Herberto Helder (1930-2015), poeta, traductor, periodista, bibliotecario, muy admirado por los escritores, es considerado el mejor poeta lusitano después de Pessoa. En 1968 decide retirarse de la vida pública tras perder su trabajo en la radio y la televisión por haber publicado un libro sobre el Marqués de Sade. Así, su vida literaria transcurrió lejos de premios, entrevistas, fotos, incluso rechazó el Premio Fernando Pessoa en 1994. Desempeñó todos los oficios: obrero, cajero de banco, meteorólogo, publicista, farmacéutico, corresponsal de guerra, etcétera. Desarrolló una vasta obra, rigurosa y original: «Las mujeres piensan como un impensado rosal / que piensa rosas. / Piensan de espina en espina, / paran de nudo en nudo. / Las mujeres echan hojas, reciben / un orvallo inocente. / Después su boca se abre. / Verano, otoño, la ola dolorosa y ardiente / de las semanas, / pasan por encima. Las mujeres cantan / en su alegría terrena…» (O el poema continuo, 2006).

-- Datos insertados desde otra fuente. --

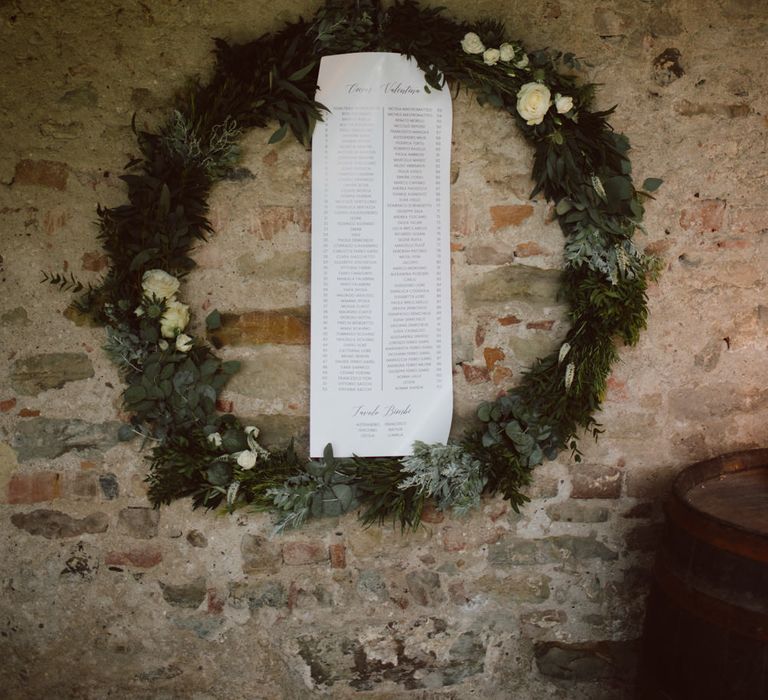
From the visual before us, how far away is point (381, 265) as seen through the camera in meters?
2.02

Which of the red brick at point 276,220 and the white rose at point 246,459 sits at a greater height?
the red brick at point 276,220

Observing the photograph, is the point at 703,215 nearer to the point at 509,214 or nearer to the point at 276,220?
the point at 509,214

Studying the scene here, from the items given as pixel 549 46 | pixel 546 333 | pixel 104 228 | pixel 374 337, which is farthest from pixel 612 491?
pixel 104 228

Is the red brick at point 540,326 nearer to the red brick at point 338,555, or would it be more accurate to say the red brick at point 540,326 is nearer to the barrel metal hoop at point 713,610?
the barrel metal hoop at point 713,610

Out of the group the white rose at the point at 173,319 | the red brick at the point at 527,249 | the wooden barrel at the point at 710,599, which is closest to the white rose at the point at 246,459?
the white rose at the point at 173,319

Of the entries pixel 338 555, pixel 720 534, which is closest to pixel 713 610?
pixel 720 534

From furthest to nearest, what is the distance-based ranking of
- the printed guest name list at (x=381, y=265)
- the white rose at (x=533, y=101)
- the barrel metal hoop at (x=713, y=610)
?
the printed guest name list at (x=381, y=265)
the white rose at (x=533, y=101)
the barrel metal hoop at (x=713, y=610)

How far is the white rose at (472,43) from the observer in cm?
190

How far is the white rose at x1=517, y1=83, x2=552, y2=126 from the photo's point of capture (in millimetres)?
1883

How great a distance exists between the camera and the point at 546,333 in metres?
2.07

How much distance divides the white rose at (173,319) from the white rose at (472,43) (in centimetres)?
117

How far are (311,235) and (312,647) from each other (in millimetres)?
1349

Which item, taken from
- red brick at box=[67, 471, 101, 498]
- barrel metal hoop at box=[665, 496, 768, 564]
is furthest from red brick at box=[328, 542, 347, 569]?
barrel metal hoop at box=[665, 496, 768, 564]

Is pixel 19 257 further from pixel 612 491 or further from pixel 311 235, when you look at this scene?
pixel 612 491
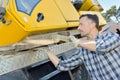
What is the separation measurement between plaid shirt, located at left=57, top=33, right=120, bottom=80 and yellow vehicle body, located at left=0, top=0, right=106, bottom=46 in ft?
1.54

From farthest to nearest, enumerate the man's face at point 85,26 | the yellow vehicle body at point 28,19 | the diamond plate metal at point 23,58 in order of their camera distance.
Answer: the yellow vehicle body at point 28,19 → the man's face at point 85,26 → the diamond plate metal at point 23,58

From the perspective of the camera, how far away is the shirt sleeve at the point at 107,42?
223 cm

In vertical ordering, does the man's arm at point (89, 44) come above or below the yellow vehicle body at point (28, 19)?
below

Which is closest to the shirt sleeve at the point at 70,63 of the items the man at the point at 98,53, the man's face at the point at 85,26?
the man at the point at 98,53

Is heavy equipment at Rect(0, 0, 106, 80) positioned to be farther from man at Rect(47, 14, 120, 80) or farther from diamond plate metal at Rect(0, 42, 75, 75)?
man at Rect(47, 14, 120, 80)

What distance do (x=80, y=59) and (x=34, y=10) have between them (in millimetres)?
696

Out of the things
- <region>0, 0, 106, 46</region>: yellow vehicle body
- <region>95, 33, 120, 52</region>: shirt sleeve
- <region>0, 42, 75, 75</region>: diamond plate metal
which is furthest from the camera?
<region>0, 0, 106, 46</region>: yellow vehicle body

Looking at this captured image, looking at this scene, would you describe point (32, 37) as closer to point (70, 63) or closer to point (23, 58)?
point (70, 63)

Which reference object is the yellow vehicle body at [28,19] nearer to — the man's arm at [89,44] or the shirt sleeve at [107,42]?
the man's arm at [89,44]

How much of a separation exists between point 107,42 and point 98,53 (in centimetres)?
18

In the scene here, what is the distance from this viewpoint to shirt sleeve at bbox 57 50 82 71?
2.68 meters

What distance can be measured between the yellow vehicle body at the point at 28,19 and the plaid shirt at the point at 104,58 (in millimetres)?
471

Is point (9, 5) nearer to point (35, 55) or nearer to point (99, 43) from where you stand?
point (35, 55)

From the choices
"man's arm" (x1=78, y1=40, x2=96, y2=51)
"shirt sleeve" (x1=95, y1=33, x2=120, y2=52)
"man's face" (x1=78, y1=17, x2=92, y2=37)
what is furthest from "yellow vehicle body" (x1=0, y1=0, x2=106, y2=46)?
"shirt sleeve" (x1=95, y1=33, x2=120, y2=52)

Sophia de Mello Breyner Andresen (1919- 2004) fue una de las poetas portuguesas más importantes del siglo xx. Recibió en 1999 el Premio Camões, y en 2003 el Reina Sofía de Poesía Iberoamericana. Al decir de Eduardo Moga, una «exhalación afirmativa» la recorre desde su primer libro, Poesía, publicado en 1944, hasta el último, Mar, aparecido en 2001. Es un rasgo singular, que la distingue del resto de la lírica contemporánea, sumida en la introspección elegiaca, en el lamento del yo. La poesía de Sophia de Mello, como las novelas de Mark Twain, transmite un sentimiento de felicidad: es risueña y confiada; parece encontrarse a gusto en el mundo: «Regresaré al poema como a la patria a la casa / Como a la antigua infancia que perdí por descuido / Para buscar obstinada la sustancia de todo / Y gritar de pasión bajo mil luces encendidas» («Regresaré», en El nombre de las cosas, 1977).

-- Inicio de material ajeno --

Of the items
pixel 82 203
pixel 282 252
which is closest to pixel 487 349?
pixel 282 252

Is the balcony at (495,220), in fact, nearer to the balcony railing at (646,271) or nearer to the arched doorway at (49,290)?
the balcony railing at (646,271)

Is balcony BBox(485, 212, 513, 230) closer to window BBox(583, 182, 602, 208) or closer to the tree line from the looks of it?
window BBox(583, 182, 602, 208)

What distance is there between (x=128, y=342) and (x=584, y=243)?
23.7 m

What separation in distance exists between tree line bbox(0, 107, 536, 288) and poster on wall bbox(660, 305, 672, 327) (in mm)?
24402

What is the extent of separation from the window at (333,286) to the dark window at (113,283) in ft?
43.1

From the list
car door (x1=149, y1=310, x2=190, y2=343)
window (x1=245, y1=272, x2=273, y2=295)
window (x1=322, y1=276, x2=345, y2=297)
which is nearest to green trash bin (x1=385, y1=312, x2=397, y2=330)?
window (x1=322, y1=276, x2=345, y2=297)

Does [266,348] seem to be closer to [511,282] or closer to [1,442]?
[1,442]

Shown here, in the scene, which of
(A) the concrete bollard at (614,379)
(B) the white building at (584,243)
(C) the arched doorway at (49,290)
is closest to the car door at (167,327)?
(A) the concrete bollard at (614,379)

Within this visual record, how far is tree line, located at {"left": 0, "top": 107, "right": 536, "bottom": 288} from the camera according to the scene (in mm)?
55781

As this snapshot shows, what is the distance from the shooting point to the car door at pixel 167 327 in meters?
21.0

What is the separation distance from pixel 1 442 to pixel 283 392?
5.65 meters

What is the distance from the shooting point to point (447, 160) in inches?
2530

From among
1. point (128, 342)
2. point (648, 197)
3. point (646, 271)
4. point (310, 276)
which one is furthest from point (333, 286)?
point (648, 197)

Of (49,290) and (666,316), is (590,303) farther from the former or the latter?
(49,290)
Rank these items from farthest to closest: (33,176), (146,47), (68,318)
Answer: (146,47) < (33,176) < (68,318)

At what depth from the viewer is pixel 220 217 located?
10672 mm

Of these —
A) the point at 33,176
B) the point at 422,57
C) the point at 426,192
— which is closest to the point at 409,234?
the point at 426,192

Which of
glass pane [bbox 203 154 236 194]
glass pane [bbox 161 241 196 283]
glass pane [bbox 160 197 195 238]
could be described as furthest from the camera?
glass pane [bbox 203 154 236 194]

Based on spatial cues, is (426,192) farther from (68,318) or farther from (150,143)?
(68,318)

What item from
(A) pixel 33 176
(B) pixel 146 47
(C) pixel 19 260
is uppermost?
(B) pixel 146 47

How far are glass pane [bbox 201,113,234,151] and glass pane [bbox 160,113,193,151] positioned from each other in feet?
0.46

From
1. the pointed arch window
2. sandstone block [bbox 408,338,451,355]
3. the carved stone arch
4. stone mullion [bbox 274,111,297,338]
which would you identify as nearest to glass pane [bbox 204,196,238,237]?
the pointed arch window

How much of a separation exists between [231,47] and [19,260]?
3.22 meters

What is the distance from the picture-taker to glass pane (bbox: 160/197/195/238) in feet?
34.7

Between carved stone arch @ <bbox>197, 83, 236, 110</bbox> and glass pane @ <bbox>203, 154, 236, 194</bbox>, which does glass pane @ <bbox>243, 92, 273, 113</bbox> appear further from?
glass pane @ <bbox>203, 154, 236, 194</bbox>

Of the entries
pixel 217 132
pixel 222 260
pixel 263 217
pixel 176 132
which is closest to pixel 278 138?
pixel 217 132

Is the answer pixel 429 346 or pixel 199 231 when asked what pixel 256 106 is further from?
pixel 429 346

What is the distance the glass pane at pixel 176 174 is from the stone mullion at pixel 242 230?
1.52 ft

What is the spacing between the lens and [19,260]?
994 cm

Agustina Bessa-Luís (1922), novelista, es una de las voces narrativas más originales de Portugal. Su vastísima obra tiene referentes simbólicos de Dostoievsky, Tolstoi, Virginia Woolf, Proust, Thomas Mann y Kafka, y llega a una libertad estética muy personal, que construye a partir de fantasías oníricas y exuberantes metáforas. Logra también una visión histórica contemporánea que cuestiona los orígenes europeos. Existe, desde sus primeros escritos, una intención de combatir el sentido común como esa fuerza que atenta contra la soledad y la individualidad de los seres humanos. Trabajó en prensa y fue directora del periódico O Primeiro de Janeiro, en Oporto. Fue miembro de la Junta de Escritores de la Comunidad Europea, directora del Teatro Nacional D. María II y miembro de la Academia Europea de las Ciencias, las Artes y la Letras con sede en París, entre otros cargos. Ha recibido también numerosas distinciones, como el Premio Camões. Algunas de sus obras han sido llevadas al cine. En una entrevista con Fuentetaja (talleres de escritura creativa) responde: «Escribir es conmover para alejar la angustia y hacer más leve el miedo, que los pueblos sienten siempre como una fusión de laboratorio, cada vez más sofisticada. Pienso que el escritor que tiene más éxito (no de librería, sino de integración social profunda) es aquel que protege a los hombres del miedo: por audacia, delirio, fantasía, piedad o deformación. Pero por qué se escribe, exactamente no se sabe. Pues la precisión poética de un acto humano no se corresponde totalmente con su evidencia. Se ama la palabra, se utiliza la escritura, las cosas despiertan del silencio en el que han sido creadas. Después de todo, escribir es un poco corregir la fortuna, que es ciega, con la alegría de la naturaleza, que es previsora».